**PROBLEM STATEMENT:** Find the line that contains "For comparison, the". Then set down that line and all the lines after it, to the end of the records, exactly and with nothing added.

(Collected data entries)
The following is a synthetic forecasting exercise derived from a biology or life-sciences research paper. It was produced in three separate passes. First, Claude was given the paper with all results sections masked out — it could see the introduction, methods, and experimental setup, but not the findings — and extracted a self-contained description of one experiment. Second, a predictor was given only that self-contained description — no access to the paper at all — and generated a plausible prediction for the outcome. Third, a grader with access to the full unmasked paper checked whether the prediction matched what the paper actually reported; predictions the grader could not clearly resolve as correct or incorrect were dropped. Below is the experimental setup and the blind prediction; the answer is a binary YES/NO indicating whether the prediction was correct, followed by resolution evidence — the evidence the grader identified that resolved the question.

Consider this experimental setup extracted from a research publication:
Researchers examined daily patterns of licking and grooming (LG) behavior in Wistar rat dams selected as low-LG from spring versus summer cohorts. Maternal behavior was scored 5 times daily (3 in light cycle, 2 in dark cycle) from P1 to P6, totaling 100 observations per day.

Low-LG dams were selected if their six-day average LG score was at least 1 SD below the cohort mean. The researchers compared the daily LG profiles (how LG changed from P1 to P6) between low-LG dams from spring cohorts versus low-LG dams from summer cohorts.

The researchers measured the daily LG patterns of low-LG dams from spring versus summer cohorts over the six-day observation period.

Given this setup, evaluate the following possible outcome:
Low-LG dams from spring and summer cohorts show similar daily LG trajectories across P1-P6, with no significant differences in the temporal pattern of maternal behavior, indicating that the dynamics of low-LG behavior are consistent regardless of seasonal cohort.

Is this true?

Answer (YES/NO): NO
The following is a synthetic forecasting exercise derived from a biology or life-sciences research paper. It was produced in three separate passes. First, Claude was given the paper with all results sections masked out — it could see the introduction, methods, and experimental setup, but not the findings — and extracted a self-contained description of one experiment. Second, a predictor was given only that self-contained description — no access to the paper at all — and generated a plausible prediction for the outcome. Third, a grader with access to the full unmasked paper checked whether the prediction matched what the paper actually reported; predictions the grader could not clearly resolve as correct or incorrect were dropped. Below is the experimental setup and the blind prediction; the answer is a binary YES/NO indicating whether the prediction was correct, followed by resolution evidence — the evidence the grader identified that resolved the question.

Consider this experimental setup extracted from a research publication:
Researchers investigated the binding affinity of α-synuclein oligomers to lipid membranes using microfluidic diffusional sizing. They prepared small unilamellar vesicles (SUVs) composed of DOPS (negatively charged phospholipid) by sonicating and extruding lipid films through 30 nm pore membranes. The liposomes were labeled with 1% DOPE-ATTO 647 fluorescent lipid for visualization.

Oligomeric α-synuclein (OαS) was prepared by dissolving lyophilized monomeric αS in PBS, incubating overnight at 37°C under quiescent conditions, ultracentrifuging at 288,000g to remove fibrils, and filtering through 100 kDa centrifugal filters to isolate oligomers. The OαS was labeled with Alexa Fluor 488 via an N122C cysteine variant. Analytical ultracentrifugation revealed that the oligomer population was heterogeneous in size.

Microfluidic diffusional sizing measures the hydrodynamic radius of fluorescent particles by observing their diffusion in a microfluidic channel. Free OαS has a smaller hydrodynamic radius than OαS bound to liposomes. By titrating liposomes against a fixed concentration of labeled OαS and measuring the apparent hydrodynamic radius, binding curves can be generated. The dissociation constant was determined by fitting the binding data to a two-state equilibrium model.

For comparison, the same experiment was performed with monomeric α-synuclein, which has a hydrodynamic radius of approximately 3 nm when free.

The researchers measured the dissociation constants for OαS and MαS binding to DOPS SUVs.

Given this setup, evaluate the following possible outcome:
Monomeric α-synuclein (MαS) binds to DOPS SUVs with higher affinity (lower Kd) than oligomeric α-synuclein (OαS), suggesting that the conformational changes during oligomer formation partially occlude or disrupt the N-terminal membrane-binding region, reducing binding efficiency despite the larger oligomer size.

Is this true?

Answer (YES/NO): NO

**WRITTEN SOLUTION:**
For comparison, the same experiment was performed with monomeric α-synuclein, which has a hydrodynamic radius of approximately 3 nm when free.

The researchers measured the dissociation constants for OαS and MαS binding to DOPS SUVs.

Given this setup, evaluate the following possible outcome:
Monomeric α-synuclein (MαS) binds to DOPS SUVs with higher affinity (lower Kd) than oligomeric α-synuclein (OαS), suggesting that the conformational changes during oligomer formation partially occlude or disrupt the N-terminal membrane-binding region, reducing binding efficiency despite the larger oligomer size.

Is this true?

Answer (YES/NO): NO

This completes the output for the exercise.